No lo deseen. Va a suceder. Vamos a tener dinero por aburrimiento. A ver qué pasa. Eso fue lo que le ocurrió a un joven estudiante de Medicina. Aún no se atisbaban los nubarrones de la I


Guerra Mundial, cuando un joven pueblerino llegó a la ciudad de Londres con sus libros de segunda mano, como equipaje, y una bolsa con una muda de repuesto. Se hospedó en una pensión


destartalada que le permitía estudiar, dormir a deshoras y una comida caliente al día. El resto de la jornada lo pasaba en la Facultad de Medicina, donde ávidamente adquiría sus anhelados


conocimientos.

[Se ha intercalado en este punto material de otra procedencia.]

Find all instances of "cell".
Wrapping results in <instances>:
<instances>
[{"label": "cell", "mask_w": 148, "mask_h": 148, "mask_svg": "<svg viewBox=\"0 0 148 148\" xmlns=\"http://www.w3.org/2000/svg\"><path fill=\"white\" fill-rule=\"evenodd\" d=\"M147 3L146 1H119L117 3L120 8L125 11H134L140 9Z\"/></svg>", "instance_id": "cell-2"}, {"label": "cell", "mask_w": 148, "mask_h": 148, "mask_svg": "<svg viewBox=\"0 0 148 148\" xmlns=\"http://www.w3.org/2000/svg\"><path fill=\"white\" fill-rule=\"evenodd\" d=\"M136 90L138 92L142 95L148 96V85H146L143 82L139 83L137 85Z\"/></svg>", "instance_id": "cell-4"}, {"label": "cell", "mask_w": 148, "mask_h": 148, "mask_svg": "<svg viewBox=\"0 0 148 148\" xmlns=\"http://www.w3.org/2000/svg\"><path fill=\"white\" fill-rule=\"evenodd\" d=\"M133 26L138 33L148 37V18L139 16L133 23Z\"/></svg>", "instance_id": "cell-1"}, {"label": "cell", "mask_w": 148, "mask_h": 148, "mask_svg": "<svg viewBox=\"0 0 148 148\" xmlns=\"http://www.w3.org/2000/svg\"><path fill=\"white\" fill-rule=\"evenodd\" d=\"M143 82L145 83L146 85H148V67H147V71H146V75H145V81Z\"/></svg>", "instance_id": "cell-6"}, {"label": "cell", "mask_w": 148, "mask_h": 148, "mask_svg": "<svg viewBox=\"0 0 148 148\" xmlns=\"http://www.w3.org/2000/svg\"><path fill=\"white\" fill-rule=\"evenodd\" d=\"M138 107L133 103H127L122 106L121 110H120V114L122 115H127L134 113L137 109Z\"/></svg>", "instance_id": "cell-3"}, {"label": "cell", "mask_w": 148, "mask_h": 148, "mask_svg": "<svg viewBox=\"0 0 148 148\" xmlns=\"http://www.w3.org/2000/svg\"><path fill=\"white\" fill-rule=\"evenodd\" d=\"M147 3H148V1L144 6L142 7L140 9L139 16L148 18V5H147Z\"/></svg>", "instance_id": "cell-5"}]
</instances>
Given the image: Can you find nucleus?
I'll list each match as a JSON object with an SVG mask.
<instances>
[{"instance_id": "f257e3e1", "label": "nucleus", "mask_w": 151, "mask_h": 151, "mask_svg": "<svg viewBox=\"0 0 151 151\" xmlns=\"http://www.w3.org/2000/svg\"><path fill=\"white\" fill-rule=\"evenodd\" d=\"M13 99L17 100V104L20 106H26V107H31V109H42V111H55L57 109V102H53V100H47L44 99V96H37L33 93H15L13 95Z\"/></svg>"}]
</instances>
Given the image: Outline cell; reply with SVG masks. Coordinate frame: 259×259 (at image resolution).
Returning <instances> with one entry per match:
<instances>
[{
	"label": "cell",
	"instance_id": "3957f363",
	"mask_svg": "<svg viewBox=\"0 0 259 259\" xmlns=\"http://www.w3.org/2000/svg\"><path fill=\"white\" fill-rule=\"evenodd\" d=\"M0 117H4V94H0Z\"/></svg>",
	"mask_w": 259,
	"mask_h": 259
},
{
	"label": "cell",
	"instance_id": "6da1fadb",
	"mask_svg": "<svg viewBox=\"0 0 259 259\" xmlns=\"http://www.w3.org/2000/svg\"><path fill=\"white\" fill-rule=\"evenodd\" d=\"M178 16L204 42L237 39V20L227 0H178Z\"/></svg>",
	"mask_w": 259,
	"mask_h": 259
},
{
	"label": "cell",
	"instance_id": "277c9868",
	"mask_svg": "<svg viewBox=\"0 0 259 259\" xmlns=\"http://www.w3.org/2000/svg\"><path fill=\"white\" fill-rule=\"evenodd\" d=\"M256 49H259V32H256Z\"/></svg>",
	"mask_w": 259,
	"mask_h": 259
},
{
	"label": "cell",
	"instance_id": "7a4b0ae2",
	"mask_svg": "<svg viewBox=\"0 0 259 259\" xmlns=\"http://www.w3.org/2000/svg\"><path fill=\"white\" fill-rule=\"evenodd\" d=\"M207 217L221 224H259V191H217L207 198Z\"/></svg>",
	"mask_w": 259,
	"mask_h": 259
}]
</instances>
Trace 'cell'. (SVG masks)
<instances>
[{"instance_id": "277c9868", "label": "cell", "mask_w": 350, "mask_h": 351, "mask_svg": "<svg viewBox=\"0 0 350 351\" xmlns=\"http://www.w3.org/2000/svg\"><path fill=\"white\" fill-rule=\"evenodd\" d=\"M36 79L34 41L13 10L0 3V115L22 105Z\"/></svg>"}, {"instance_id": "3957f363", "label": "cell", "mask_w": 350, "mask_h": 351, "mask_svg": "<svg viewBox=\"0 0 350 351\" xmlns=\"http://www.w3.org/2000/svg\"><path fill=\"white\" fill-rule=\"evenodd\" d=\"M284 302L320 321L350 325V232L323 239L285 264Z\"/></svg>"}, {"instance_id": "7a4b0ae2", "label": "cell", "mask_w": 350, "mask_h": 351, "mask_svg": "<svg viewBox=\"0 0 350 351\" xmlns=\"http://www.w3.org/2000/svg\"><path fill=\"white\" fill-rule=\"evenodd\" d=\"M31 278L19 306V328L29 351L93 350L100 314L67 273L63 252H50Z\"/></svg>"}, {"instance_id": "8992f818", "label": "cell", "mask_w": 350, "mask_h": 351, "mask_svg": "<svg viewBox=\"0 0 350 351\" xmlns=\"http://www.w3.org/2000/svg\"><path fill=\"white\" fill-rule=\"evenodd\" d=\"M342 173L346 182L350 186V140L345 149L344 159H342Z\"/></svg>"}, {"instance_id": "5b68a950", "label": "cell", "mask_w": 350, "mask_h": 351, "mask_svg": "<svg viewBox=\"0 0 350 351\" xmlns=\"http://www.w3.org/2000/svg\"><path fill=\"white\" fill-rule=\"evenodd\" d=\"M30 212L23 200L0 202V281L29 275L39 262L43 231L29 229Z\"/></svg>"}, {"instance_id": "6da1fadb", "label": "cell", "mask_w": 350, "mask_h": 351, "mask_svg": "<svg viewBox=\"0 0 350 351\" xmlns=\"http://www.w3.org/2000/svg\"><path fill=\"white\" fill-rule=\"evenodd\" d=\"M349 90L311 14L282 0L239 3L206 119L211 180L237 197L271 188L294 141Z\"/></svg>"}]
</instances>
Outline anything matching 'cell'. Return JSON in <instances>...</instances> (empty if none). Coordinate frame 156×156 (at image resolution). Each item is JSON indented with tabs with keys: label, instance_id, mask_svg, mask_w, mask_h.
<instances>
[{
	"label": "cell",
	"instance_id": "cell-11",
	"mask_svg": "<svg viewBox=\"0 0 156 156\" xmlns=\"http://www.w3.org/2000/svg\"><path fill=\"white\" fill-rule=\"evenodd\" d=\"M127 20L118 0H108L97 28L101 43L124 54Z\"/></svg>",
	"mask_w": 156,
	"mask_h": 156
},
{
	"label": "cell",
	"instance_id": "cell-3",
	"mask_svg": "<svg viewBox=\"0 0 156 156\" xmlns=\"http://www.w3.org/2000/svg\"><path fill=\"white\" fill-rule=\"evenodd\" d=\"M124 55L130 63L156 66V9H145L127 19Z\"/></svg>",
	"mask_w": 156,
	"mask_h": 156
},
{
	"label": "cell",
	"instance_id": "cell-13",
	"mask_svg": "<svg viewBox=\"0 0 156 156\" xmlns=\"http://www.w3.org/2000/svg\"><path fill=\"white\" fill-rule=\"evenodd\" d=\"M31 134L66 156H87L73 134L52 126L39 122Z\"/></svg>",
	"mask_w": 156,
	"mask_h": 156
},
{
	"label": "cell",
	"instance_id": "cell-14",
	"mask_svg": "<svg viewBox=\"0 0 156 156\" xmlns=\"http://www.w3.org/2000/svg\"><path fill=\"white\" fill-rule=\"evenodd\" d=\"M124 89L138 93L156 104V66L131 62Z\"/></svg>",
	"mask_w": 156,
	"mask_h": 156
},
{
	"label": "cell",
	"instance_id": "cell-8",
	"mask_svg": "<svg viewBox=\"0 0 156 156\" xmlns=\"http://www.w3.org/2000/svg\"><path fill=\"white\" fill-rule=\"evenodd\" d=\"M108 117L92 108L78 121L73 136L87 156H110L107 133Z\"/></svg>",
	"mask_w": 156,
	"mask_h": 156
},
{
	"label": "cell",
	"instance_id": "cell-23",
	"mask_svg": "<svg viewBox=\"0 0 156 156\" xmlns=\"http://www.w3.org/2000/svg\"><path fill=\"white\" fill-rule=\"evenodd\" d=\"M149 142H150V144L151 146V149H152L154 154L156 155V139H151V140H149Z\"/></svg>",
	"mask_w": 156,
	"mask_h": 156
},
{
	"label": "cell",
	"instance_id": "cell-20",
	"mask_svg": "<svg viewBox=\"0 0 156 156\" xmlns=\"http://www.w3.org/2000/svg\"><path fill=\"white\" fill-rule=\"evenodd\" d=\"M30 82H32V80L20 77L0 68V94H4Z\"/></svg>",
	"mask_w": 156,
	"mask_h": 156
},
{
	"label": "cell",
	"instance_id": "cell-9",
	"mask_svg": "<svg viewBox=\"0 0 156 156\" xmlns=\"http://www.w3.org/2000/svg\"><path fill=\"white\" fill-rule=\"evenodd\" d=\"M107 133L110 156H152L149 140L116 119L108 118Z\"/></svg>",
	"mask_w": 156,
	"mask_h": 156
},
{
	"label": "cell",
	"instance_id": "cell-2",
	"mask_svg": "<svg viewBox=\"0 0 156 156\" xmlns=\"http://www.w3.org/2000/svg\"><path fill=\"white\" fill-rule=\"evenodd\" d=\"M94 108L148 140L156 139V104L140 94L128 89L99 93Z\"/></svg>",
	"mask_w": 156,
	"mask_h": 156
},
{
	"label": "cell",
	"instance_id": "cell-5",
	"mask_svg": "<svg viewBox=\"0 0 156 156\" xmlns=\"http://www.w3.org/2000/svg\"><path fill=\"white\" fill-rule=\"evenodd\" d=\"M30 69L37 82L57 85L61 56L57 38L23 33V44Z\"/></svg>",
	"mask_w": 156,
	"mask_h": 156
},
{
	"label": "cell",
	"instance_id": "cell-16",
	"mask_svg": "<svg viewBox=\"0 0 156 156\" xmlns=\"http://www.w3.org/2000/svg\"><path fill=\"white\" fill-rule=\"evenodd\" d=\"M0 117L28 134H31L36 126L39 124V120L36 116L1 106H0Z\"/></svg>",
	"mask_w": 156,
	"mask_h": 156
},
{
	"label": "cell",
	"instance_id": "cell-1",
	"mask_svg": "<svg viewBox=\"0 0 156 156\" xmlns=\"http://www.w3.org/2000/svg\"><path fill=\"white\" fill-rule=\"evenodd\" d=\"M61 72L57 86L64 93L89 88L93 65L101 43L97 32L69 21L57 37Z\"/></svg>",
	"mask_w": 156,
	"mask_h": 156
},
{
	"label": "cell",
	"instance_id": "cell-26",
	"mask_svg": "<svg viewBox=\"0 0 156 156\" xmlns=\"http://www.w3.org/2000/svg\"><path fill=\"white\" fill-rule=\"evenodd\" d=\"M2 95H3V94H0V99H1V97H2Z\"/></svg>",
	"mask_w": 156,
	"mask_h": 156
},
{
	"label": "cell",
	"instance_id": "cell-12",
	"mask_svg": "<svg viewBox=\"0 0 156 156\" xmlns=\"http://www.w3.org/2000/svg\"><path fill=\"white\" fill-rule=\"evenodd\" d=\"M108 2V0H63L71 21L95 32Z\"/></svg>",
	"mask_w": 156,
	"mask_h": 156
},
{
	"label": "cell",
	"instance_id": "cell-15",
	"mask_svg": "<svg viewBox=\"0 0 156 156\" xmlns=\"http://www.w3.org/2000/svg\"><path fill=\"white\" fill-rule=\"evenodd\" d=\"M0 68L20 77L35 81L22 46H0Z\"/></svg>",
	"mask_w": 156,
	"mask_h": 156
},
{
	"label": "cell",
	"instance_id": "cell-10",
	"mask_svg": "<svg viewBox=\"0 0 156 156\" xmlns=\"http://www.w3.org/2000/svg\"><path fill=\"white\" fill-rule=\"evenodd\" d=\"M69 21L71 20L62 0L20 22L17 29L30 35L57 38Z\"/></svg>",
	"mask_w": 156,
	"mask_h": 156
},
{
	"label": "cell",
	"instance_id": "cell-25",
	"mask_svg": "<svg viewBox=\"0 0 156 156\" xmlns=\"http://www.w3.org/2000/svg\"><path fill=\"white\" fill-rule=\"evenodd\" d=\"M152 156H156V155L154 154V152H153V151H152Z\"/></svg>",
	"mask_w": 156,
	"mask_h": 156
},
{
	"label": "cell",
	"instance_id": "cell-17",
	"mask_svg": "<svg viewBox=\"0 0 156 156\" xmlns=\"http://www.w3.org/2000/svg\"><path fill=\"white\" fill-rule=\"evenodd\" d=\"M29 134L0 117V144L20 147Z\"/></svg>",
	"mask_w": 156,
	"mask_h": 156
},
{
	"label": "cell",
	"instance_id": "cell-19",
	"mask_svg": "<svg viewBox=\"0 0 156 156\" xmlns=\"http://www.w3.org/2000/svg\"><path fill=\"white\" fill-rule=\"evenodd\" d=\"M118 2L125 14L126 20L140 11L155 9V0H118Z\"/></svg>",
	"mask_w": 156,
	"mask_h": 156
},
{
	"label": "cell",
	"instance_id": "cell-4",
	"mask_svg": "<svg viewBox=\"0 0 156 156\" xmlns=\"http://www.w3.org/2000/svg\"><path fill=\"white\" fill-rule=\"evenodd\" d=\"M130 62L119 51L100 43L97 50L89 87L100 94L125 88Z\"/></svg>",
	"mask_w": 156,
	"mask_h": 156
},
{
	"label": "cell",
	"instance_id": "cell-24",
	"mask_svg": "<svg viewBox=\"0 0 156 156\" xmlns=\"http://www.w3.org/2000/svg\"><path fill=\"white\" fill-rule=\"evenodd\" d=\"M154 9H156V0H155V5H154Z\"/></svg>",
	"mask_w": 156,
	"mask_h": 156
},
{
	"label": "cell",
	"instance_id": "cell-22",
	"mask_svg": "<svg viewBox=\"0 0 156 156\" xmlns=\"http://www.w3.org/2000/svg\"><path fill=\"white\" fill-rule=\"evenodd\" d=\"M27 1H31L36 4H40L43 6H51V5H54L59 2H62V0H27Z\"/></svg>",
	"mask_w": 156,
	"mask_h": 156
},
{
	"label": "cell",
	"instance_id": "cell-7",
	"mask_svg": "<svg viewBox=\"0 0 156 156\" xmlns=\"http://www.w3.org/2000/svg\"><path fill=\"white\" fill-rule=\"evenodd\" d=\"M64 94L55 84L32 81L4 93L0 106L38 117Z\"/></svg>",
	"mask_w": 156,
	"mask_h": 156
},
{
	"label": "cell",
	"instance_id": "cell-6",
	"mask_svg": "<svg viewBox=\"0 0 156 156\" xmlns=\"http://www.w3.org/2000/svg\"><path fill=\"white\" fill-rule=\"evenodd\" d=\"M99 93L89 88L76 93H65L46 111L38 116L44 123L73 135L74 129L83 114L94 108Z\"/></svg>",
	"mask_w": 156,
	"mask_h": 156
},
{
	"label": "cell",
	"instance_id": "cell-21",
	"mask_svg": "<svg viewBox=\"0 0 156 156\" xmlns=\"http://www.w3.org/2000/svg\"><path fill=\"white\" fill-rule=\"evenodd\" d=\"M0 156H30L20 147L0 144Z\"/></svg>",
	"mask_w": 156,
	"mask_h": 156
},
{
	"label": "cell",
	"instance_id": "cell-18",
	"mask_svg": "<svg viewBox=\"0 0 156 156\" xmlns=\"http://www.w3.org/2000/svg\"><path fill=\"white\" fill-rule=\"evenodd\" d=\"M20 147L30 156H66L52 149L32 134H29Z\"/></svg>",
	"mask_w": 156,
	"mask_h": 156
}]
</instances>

Admiraba el porte de sus burgueses compañeros. Abrigos de tres cuartas, camisas almidonadas, cuidados peinados y onerosas fragancias. «Algún día –se decía–, volveré así a mi


casa para orgullo de mis padres». Esa noble meta era el acicate que espoleaba su voluntad para plantarle cara al cansancio y devorar los conocimientos que destilaban las clases magistrales


de aquellos eruditos embutidos en una oscura toga. Pero sucedió algo inesperado. Un anciano le salió al paso cuando regresaba a la pensión. El desconocido octogenario le insistió, por activa


y por pasiva, que cenase con él. Algo que, en un primer momento, estuvo a punto de rechazar. Pero el escudo del carruaje le reveló la identidad del desconocido. Se trataba de uno de los


duques más acaudalados del Reino Unido. Tras una opípara cena, regada con los vinos más exquisitos, el longevo anfitrión le confesó al joven estudiante: «Quiero legar mi fortuna a alguien


que se lo merezca. Pero no tengo ni familia ni descendencia. Llevo observándote desde hace tiempo y eres el candidato ideal». El estupor del aspirante a médico fue mayúsculo. «Pero hay una


condición», aclaró el duque con una sutil mueca. «Dame tu juventud a cambio». El muchacho intentó no reírse en su cara. Le preguntó cómo. Y el anciano, sacando de su bolsillo un ajado


crucifijo, le explicó: «Gíralo en sentido contrario a las agujas del reloj tres veces. Y, a partir de mañana, mi fortuna es tuya». Descreído y con sorna, el estudiante giró el crucifijo. Al


instante, el duque se fue y el muchacho regresó a la pensión. No pasó nada más. Pero al despuntar el alba, nuestro joven protagonista descubrió que su paupérrimo aposento era, ahora, una


lujosa alcoba digna de un rey. Había mucho dinero encima de una mesa de despacho. Su júbilo se desbordaba. Hasta que se miró al espejo y se vio dentro del cuerpo del anciano duque. El


siniestro trueque no fue un delirio senil, sino una auténtica declaración de intenciones que se perpetró con un rito blasfemo. Por más que sus lágrimas y desesperación demandaban el auxilio


de los sirvientes, estos lo creyeron loco y fue encerrado en un sanatorio. Es cierto que nunca le faltaron las atenciones más delicadas y los mejores servicios, pues su patrimonio así se lo


permitía. Sin embargo, la tristeza se apoderó de él y nunca más se supo de aquel tahúr que le arrebató el tesoro más preciado del mundo: el tiempo. Ese del que tan mal uso hacemos, en


ocasiones, sin ser conscientes de que no se vive más y mejor por cumplir muchos años con dinero, sino imprimiendo vida a los pocos o muchos años de existencia que tengamos. Esa es la


herencia que Dios te dio. ¿Cómo la estás aprovechando?